PROBLEM STATEMENT: Write out each of the following rows verbatim, line for line.

(Items listed in a dataset)
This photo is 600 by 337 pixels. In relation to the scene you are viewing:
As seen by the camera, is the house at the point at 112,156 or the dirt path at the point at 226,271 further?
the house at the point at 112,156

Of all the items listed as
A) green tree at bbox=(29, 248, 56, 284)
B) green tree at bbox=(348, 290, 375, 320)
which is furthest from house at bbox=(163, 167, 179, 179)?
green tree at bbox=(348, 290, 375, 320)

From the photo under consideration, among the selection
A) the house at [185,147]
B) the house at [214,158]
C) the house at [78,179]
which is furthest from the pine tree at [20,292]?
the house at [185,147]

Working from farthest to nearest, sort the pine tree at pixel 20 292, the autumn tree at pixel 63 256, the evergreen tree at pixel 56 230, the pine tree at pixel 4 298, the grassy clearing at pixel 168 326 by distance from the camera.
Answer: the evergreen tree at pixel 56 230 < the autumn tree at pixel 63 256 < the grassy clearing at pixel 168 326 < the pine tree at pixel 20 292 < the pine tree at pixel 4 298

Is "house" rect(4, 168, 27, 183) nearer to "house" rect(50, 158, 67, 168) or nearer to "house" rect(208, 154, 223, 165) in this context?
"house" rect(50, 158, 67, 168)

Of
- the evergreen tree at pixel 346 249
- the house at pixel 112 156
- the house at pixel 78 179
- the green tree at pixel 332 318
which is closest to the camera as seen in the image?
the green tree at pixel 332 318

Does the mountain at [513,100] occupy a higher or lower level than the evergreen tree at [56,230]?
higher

CORRECT RESULT:
This photo is 600 by 337 pixels. In relation to the scene you are viewing:
As seen by the camera, is the house at the point at 112,156 or the dirt path at the point at 226,271 further?
the house at the point at 112,156

Of all the items listed as
A) green tree at bbox=(29, 248, 56, 284)
B) green tree at bbox=(348, 290, 375, 320)
which is furthest from house at bbox=(163, 167, 179, 179)?
green tree at bbox=(348, 290, 375, 320)

From the photo under consideration, among the selection
A) the house at [185,147]
B) the house at [214,158]
C) the house at [78,179]
which is furthest from the pine tree at [20,292]?
the house at [185,147]

Working from farthest to nearest, sort the pine tree at pixel 20 292, the autumn tree at pixel 63 256, the evergreen tree at pixel 56 230, the pine tree at pixel 4 298, the grassy clearing at pixel 168 326 by distance from the camera.
Answer: the evergreen tree at pixel 56 230 < the autumn tree at pixel 63 256 < the grassy clearing at pixel 168 326 < the pine tree at pixel 20 292 < the pine tree at pixel 4 298

Is "house" rect(4, 168, 27, 183) nearer to "house" rect(50, 158, 67, 168) or nearer to "house" rect(208, 154, 223, 165) in this context?
"house" rect(50, 158, 67, 168)

Of
- the evergreen tree at pixel 346 249
- the house at pixel 112 156
- the house at pixel 78 179
- the green tree at pixel 332 318
which is closest to the camera as seen in the image?
the green tree at pixel 332 318

Does the mountain at [513,100] occupy a higher or lower level than the evergreen tree at [56,230]?
higher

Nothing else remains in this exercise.